*WHAT TO PRODUCE:*
Give only the number of lines below that contain the string "reflection", counting only matches with the same capitalization.
-.-.-
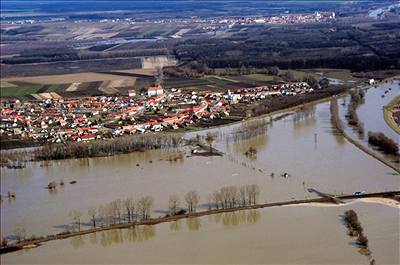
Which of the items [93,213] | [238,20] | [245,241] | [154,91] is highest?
[238,20]

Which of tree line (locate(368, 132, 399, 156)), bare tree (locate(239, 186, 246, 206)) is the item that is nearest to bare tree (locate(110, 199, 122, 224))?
bare tree (locate(239, 186, 246, 206))

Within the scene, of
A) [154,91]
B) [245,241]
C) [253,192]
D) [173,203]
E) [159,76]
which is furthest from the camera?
[159,76]

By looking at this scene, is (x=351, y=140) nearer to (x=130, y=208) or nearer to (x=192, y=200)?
(x=192, y=200)

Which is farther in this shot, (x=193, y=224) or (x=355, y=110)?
(x=355, y=110)

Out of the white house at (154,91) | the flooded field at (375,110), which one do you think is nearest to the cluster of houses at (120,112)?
the white house at (154,91)

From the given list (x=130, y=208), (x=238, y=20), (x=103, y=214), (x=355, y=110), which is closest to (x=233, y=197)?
(x=130, y=208)

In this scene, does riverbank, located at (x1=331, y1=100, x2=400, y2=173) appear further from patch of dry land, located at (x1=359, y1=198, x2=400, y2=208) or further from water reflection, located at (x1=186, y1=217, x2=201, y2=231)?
water reflection, located at (x1=186, y1=217, x2=201, y2=231)

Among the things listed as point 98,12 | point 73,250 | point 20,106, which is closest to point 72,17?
point 98,12
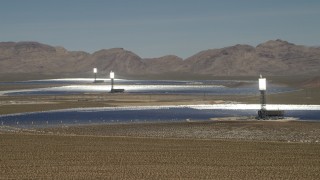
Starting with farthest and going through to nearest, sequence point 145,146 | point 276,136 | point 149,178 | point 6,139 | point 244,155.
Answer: point 276,136 → point 6,139 → point 145,146 → point 244,155 → point 149,178

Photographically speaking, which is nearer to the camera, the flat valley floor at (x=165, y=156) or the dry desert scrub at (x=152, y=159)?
the dry desert scrub at (x=152, y=159)

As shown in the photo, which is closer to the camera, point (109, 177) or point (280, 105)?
point (109, 177)

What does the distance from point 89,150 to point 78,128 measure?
19.1 metres

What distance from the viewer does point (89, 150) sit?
1468 inches

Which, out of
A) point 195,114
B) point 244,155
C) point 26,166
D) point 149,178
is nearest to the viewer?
point 149,178

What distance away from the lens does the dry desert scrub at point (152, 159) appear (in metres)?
29.1

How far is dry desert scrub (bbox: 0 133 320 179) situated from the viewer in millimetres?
29062

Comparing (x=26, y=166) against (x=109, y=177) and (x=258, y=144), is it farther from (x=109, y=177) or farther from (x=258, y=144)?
(x=258, y=144)

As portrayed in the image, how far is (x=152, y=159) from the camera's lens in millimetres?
33750

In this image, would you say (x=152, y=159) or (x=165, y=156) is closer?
(x=152, y=159)

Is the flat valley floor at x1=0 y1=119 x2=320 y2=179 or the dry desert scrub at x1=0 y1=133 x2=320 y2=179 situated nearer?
the dry desert scrub at x1=0 y1=133 x2=320 y2=179

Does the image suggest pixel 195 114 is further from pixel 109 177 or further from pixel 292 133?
pixel 109 177

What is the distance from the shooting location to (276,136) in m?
48.3

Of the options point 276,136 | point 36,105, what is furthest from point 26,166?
point 36,105
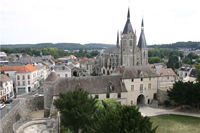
-.-.-
*EXERCISE ANSWER:*
2